Re: [PATCH] KVM: s390: pci: Hook to access KVM lowlevel from VFIO
From: Matthew Rosato
Date: Thu Aug 18 2022 - 11:14:36 EST
On 8/18/22 10:20 AM, Niklas Schnelle wrote:
> On Thu, 2022-08-18 at 09:33 -0400, Matthew Rosato wrote:
>> On 8/18/22 6:23 AM, Pierre Morel wrote:
>>> We have a cross dependency between KVM and VFIO.
>>
>> maybe add something like 'when using s390 vfio_pci_zdev extensions for PCI passthrough'
>>
>>> To be able to keep both subsystem modular we add a registering
>>> hook inside the S390 core code.
>>>
>>> This fixes a build problem when VFIO is built-in and KVM is built
>>> as a module or excluded.
>>
>> s/or excluded//
>>
>> There's no problem when KVM is excluded, that forces CONFIG_VFIO_PCI_ZDEV_KVM=n because of the 'depends on S390 && KVM'.
>>
>>> Reported-by: Randy Dunlap <rdunlap@xxxxxxxxxxxxx>
>>> Reported-by: kernel test robot <lkp@xxxxxxxxx>
>>> Signed-off-by: Pierre Morel <pmorel@xxxxxxxxxxxxx>
>>> Fixes: 09340b2fca007 ("KVM: s390: pci: add routines to start/stop inter..")
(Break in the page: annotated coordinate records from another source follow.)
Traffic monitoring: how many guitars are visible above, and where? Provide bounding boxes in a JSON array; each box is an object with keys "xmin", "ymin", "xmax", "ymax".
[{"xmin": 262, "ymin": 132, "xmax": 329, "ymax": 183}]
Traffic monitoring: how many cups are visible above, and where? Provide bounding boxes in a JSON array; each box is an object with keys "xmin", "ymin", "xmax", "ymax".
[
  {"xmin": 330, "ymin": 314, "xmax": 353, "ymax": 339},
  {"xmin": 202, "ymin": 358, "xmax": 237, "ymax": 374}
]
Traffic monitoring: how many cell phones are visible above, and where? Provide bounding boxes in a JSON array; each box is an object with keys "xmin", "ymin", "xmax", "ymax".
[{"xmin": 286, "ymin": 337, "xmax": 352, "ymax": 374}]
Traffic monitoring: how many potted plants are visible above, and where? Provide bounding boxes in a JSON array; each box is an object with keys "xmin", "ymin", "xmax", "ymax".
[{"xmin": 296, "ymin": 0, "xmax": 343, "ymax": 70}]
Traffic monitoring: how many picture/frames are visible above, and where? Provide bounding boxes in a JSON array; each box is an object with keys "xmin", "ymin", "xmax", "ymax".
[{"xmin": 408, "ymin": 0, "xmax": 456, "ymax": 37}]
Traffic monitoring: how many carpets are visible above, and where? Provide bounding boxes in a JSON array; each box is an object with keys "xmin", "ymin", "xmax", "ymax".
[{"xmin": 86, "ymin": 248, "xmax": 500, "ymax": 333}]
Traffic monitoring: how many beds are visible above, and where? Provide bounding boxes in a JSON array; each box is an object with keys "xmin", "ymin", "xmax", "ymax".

>>> Cc: <stable@xxxxxxxxxxxxxxx>
>>> ---
>>> arch/s390/include/asm/kvm_host.h | 17 ++++++-----------
>>> arch/s390/kvm/pci.c | 10 ++++++----
>>> arch/s390/pci/Makefile | 2 ++
>>> arch/s390/pci/pci_kvm_hook.c | 11 +++++++++++
>>> drivers/vfio/pci/vfio_pci_zdev.c | 8 ++++++--
>>> 5 files changed, 31 insertions(+), 17 deletions(-)
>>> create mode 100644 arch/s390/pci/pci_kvm_hook.c
>>>
>>> diff --git a/arch/s390/include/asm/kvm_host.h b/arch/s390/include/asm/kvm_host.h
>>> index f39092e0ceaa..8312ed9d1937 100644
>>> --- a/arch/s390/include/asm/kvm_host.h
>>> +++ b/arch/s390/include/asm/kvm_host.h
>
> I added Janosch as second S390 KVM maintainer in case he wants to chime
> in.
>
>>> @@ -1038,16 +1038,11 @@ static inline void kvm_arch_vcpu_unblocking(struct kvm_vcpu *vcpu) {}
>>> #define __KVM_HAVE_ARCH_VM_FREE
>>> void kvm_arch_free_vm(struct kvm *kvm);
>>>
>>> -#ifdef CONFIG_VFIO_PCI_ZDEV_KVM
>>> -int kvm_s390_pci_register_kvm(struct zpci_dev *zdev, struct kvm *kvm);
>>> -void kvm_s390_pci_unregister_kvm(struct zpci_dev *zdev);
>>> -#else
>>> -static inline int kvm_s390_pci_register_kvm(struct zpci_dev *dev,
>>> - struct kvm *kvm)
>>> -{
>>> - return -EPERM;
>>> -}
>>> -static inline void kvm_s390_pci_unregister_kvm(struct zpci_dev *dev) {}
>>> -#endif
>>> +struct kvm_register_hook {
>>
>> Nit: zpci_kvm_register_hook ? Just to make it clear it's for zpci.
>
> Hmm, I guess one could re-use the same struct for another such KVM
> dependency but I lean towards the same thinking as Matt, for now this
> is for zpci so stay specific we can always generalize later.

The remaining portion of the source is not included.